Shelley has been outspoken about the need for inclusivity and diversity in leadership roles in the publishing industry as well as in the books published. In 2016 he started an Hachette initiative called "Changing the Story", aiming to make the company more diverse and inclusive, in which was launched an imprint called Dialogue Books, headed by Sharmaine Lovegrove, to "publish books by writers from diverse backgrounds who may otherwise not have been picked up by the establishment". He has said: "Unfortunately, there've been too many decades where nothing has happened, so there's a lot of ground we have to make up for in the industry. And the sad thing is that there are potential classics that were never published in the 60s–90s because the industry was very much one way. I'm reminded of Allison and Busby, the first company I worked for. It was started by two people – a man called Clive Allison and a woman called Margaret Busby. Margaret was the first black British woman to have a publishing company.

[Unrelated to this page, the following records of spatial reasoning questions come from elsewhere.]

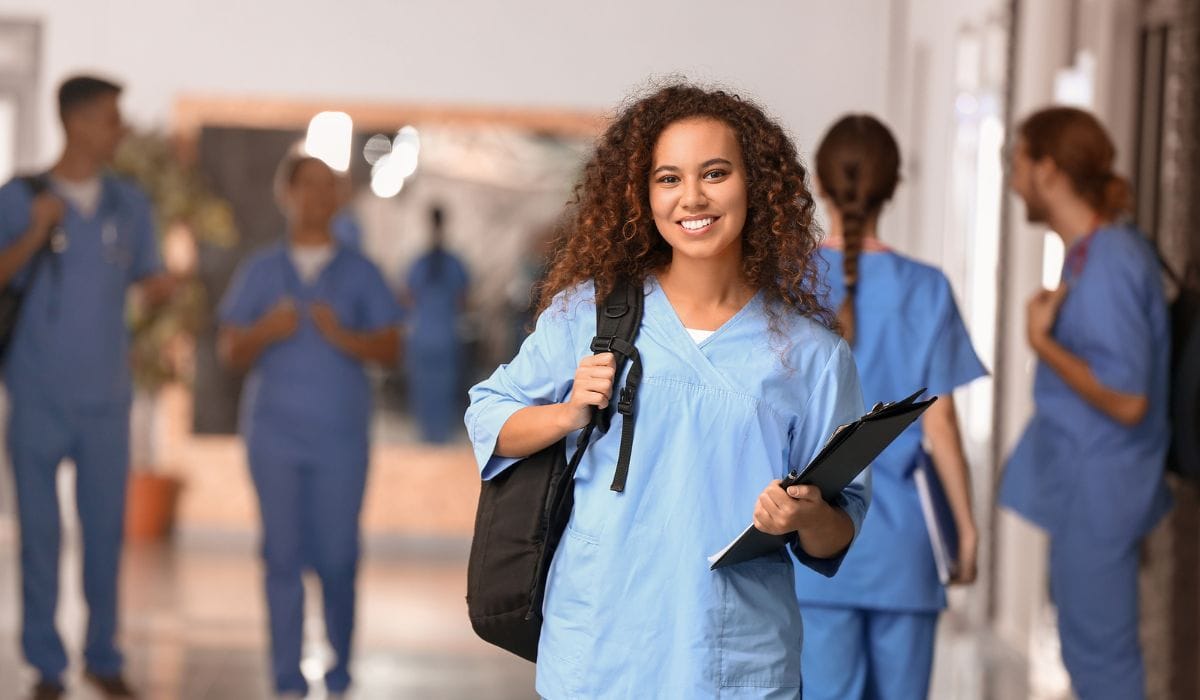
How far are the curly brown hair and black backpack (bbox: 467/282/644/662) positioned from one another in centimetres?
6

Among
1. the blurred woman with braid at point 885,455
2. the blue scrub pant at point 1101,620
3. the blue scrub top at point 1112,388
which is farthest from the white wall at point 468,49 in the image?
the blurred woman with braid at point 885,455

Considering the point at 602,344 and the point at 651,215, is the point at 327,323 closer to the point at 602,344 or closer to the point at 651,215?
the point at 651,215

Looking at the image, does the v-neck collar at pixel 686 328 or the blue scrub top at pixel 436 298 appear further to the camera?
the blue scrub top at pixel 436 298

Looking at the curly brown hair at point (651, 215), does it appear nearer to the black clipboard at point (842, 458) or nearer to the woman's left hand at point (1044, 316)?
the black clipboard at point (842, 458)

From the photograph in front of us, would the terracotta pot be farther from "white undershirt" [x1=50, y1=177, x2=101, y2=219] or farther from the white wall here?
"white undershirt" [x1=50, y1=177, x2=101, y2=219]

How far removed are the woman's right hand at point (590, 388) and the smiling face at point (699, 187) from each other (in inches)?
8.0

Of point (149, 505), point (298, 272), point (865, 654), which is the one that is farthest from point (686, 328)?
point (149, 505)

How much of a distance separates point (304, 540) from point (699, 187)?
3.17 m

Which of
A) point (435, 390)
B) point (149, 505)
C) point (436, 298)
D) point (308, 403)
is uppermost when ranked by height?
point (436, 298)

They started that in 1967, and she published some amazing writers like Ishmael Reed and CLR James – just some fantastic BAME writers. What's also sad is that from 1967 till up to two or three years ago, there were very few other Margaret Busbys and things didn't move on. I think there's an awful lot of ground the industry has to cover".

Following the murder of George Floyd on 25 May 2020, Hachette UK donated £10,000 to The United Families and Friends Campaign (a grouping of families and friends of those who have died in the custody of police and prison officers), and £10,000 to The Inclusive Indies Fund, to help diversity-led independent publishers survive the coronavirus crisis. Shelley said: "...there is a more urgent need than ever for us to stand together and educate ourselves, become better allies and offer financial support where we can. These events highlight the importance of the Black Lives Matter movement and, closer to home, they underpin the vital work of THRIVE, Hachette's network for BAME employees, Changing The Story, our strategy to make the company more inclusive at all levels, and Dialogue Books, our imprint focused on illuminating voices often excluded from the mainstream."

After the publication on 15 June 2020 of an open letter from the newly formed Black Writers' Guild, calling for change in the UK publishing industry to address inequalities in output and personnel, Shelley was quoted in The Guardian as saying that "the industry could and should do a lot more – and that we could and should do a lot more at Hachette".

Shelley has also expressed a commitment to regional diversity, with plans for Hachette to open new offices in Sheffield, Edinburgh, Newcastle, Manchester and Bristol, so as "to forge closer links to the brilliant pool of creative talent outside the 'London bubble' and connect more closely with readers, authors and booksellers around the UK to enrich our publishing."

==Recognition==
Shelley was on the Progress 1000 list of "London's most influential people 2016 – Literati".

In 2017 and subsequent years, he was named in the Financial Times annual OUTstanding list of LGBT+ executives, becoming the second senior executive from Hachette UK to be listed, after his predecessor Tim Hely Hutchinson.